The Killing Joke- Dave Gibons

Ella no se dio cuenta de todos estos detalles en ese momento; sería más tarde, cuando repasase obsesivamente el recuerdo, firmemente asentado en su memoria. Lo que le llamó la atención fue la enorme herramienta que llevaba en la mano. ¿Era un gato? ¿Una llave? Probablemente una llave, sí, aunque a esa distancia no podía saberlo con seguridad.

Salió del metro algo después que él, y se sorprendió al encontrarle rebuscando en la basura de la acera de enfrente. Siguió andando, algo más despacio, curiosa. Entonces él tiró la bolsa que llevaba en la mano izquierda, y siguió su camino.

Aquella noche, como otras tantas, no pudo dormir. A las tres de la mañana se levantó y repasó las fotografías de las chicas desaparecidas. Pelo castaño, ojos castaños, estatura media.

Como ella.

Por primera vez se le ocurrió la idea de marcar los sitios donde habían desaparecido las chicas en un mapa.

El centro del triángulo lo determinaba la estación de metro de la que había salido aquel día.

Y entonces, como un relámpago, la certeza la golpeó, dejándola helada: la bolsa.

La bolsa había dejado un rastro oscuro, espeso, en la acera, antes de que él la tirase.

Se vistió, temblorosa de impaciencia, de ira. El metro estaba cerrado a aquellas horas, así que tendría que ir en autobús nocturno hasta el lugar donde se había cruzado con él; pero no le importaba.

Llegó una hora después, aun sin haber calmado sus ánimos exaltados. El contenedor estaba vacío, pero el rastro aún era visible. ¿Era sangre? Podría serlo.

Se planteó si debería acudir a la policía. Probablemente se riesen de ella otra vez. Al principio, el comisario había mostrado la paciencia que toda madre cuya hija ha desaparecido merecía. Pero después se había ido mostrando más y más hostil. El hecho de que ella tuviera estudios de criminología y pudiera rebatir sus argumentos lo enervaba. “Seguimos trabajando en ello”, le respondía. Y esa era toda la calma que podía ofrecerle, todas las respuestas que tenía para ella.

No eran suficientes.

La intuición le susurraba, insistente, que ese hombre que había visto en el metro tenía algún tipo de relación con la desaparición de su hija. Le retorcía las entrañas. Le impedía cerrar los ojos.

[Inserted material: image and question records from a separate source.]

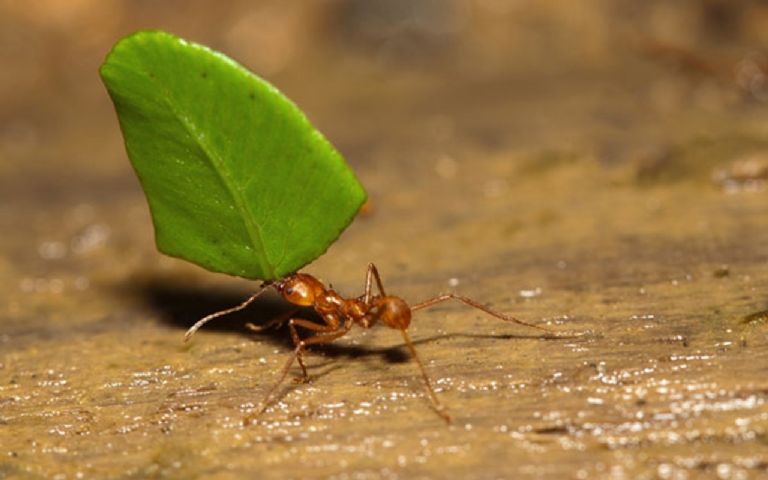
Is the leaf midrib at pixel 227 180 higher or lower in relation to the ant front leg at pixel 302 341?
higher

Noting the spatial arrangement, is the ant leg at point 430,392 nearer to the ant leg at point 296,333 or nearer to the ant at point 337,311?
the ant at point 337,311

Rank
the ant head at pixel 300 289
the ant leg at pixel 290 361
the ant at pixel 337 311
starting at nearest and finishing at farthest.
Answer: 1. the ant leg at pixel 290 361
2. the ant at pixel 337 311
3. the ant head at pixel 300 289

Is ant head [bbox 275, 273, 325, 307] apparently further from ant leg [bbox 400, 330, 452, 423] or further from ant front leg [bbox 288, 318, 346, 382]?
ant leg [bbox 400, 330, 452, 423]

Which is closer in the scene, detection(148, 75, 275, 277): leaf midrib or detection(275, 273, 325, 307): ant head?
detection(148, 75, 275, 277): leaf midrib

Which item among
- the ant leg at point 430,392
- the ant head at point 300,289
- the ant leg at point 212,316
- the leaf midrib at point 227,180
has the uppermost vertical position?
the leaf midrib at point 227,180

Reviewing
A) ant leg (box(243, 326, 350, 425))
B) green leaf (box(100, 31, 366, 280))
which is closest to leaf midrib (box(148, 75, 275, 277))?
green leaf (box(100, 31, 366, 280))

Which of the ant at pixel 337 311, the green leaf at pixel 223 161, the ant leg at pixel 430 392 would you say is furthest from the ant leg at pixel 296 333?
the ant leg at pixel 430 392
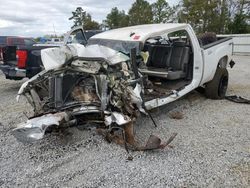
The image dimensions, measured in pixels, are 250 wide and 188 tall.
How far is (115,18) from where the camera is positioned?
44.3 metres

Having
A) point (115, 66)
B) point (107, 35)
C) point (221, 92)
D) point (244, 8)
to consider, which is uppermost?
point (244, 8)

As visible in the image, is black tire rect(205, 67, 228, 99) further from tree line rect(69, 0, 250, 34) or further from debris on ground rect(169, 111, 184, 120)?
tree line rect(69, 0, 250, 34)

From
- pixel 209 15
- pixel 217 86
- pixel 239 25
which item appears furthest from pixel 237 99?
pixel 209 15

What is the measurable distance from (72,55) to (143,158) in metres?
1.83

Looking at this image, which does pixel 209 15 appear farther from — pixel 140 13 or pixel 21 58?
pixel 21 58

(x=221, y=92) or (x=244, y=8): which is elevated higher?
(x=244, y=8)

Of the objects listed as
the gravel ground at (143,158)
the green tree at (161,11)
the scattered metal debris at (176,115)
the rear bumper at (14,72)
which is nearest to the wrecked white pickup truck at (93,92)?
the gravel ground at (143,158)

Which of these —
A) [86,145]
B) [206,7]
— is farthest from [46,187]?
[206,7]

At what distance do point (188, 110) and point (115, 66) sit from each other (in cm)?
238

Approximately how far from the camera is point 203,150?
3.99m

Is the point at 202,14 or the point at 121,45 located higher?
the point at 202,14

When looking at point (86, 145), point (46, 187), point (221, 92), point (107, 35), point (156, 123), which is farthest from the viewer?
point (221, 92)

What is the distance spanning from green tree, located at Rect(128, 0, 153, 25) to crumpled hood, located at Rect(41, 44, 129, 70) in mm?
33282

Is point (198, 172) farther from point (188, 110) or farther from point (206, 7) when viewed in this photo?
point (206, 7)
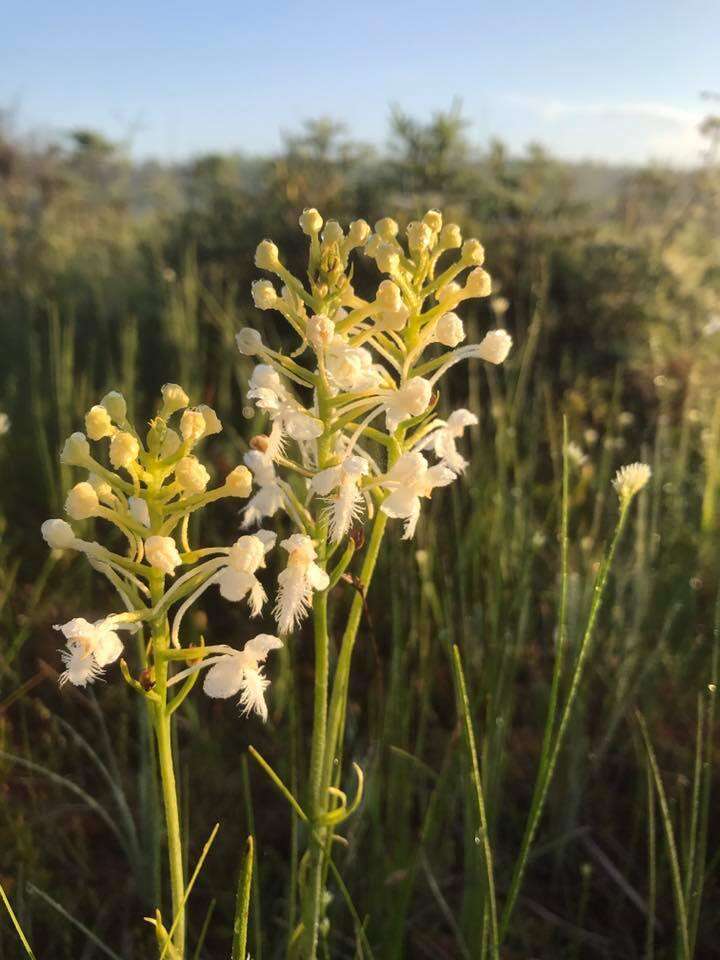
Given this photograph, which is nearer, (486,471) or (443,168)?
(486,471)

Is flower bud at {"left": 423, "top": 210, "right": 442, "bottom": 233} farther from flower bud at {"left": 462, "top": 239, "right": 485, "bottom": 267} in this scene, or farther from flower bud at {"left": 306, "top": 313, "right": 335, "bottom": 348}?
flower bud at {"left": 306, "top": 313, "right": 335, "bottom": 348}

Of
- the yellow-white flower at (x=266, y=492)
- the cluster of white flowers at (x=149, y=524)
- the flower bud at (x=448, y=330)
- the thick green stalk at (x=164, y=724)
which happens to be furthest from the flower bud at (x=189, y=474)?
the flower bud at (x=448, y=330)

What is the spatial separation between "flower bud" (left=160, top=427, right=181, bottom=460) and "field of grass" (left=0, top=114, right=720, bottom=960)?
458mm

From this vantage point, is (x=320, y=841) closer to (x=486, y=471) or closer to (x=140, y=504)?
(x=140, y=504)

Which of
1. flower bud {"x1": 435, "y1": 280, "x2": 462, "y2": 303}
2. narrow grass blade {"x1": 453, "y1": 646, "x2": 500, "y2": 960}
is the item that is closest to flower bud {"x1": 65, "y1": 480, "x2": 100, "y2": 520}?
narrow grass blade {"x1": 453, "y1": 646, "x2": 500, "y2": 960}

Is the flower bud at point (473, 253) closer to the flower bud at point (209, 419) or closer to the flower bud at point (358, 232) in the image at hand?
the flower bud at point (358, 232)

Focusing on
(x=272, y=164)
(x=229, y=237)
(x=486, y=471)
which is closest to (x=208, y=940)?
(x=486, y=471)

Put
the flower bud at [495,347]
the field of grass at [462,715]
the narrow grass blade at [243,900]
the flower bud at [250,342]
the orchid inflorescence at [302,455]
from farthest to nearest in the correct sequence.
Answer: the field of grass at [462,715]
the flower bud at [495,347]
the flower bud at [250,342]
the orchid inflorescence at [302,455]
the narrow grass blade at [243,900]

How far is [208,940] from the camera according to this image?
1958mm

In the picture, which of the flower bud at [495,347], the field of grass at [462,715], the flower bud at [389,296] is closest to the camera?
the flower bud at [389,296]

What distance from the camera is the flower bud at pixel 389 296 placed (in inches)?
44.4

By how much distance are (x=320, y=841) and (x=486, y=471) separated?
1.68m

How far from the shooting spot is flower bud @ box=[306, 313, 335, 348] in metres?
1.11

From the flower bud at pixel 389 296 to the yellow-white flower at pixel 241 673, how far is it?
1.51ft
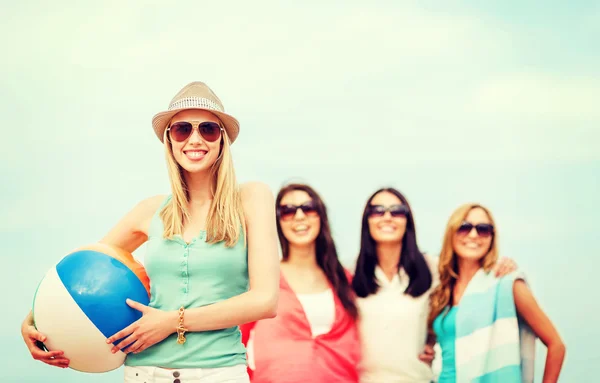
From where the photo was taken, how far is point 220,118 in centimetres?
392

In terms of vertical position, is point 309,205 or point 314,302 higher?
point 309,205

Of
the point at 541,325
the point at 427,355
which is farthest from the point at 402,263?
the point at 541,325

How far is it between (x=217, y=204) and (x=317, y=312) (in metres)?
2.54

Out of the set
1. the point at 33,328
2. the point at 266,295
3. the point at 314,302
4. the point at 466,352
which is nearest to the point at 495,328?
the point at 466,352

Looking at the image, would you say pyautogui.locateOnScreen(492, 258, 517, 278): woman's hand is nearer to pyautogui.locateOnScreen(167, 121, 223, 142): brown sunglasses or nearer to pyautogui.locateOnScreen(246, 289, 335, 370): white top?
pyautogui.locateOnScreen(246, 289, 335, 370): white top

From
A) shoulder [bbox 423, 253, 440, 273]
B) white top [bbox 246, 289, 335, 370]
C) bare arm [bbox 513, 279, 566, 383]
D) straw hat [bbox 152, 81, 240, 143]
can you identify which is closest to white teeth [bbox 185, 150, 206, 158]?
straw hat [bbox 152, 81, 240, 143]

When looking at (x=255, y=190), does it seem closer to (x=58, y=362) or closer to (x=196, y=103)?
(x=196, y=103)

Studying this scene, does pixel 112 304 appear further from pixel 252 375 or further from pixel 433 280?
pixel 433 280

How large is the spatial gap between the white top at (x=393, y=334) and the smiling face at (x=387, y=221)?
358 millimetres

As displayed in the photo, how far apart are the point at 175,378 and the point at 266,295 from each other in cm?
52

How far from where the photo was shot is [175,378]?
3496 millimetres

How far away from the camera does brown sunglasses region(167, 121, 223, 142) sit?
12.5 feet

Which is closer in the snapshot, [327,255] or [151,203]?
[151,203]

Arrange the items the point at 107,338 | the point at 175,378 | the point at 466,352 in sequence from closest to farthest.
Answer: the point at 175,378 < the point at 107,338 < the point at 466,352
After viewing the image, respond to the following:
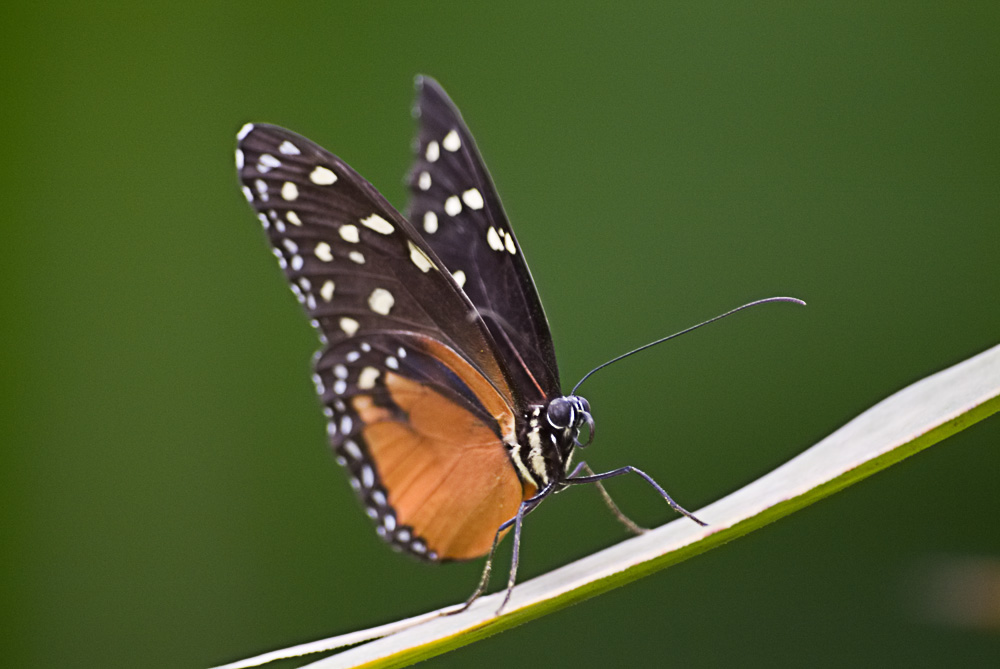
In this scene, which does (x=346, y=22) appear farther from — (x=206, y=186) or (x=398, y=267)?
(x=398, y=267)

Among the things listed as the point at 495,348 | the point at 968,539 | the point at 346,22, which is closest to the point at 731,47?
the point at 346,22

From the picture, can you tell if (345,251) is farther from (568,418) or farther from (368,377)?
(568,418)

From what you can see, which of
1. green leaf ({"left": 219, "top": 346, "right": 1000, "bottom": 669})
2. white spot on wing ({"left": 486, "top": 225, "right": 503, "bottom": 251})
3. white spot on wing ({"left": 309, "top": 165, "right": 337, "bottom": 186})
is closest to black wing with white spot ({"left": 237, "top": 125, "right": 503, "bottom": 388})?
white spot on wing ({"left": 309, "top": 165, "right": 337, "bottom": 186})

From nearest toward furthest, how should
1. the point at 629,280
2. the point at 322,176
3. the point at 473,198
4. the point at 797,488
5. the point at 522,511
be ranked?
the point at 797,488, the point at 522,511, the point at 322,176, the point at 473,198, the point at 629,280

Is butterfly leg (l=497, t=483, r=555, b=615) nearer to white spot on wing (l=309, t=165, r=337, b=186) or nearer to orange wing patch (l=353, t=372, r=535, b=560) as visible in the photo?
orange wing patch (l=353, t=372, r=535, b=560)

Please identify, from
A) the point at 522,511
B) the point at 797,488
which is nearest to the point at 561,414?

Así que empezó a seguirlo.

A lo largo de aquella semana, solo un día volvió a tirar la basura. Ella prácticamente se arrojó dentro del contenedor, buscando (y esperando a la vez encontrarlos y no encontrarlos) algún signo de restos humanos. Pero quedó decepcionada; aparentemente el tipo estaba haciendo algún tipo de obra en su casa. Posiblemente para esconder los cadáveres, se le ocurrió. O a las chicas, le corrigió al instante su lado maternal, esperanzado y tembloroso.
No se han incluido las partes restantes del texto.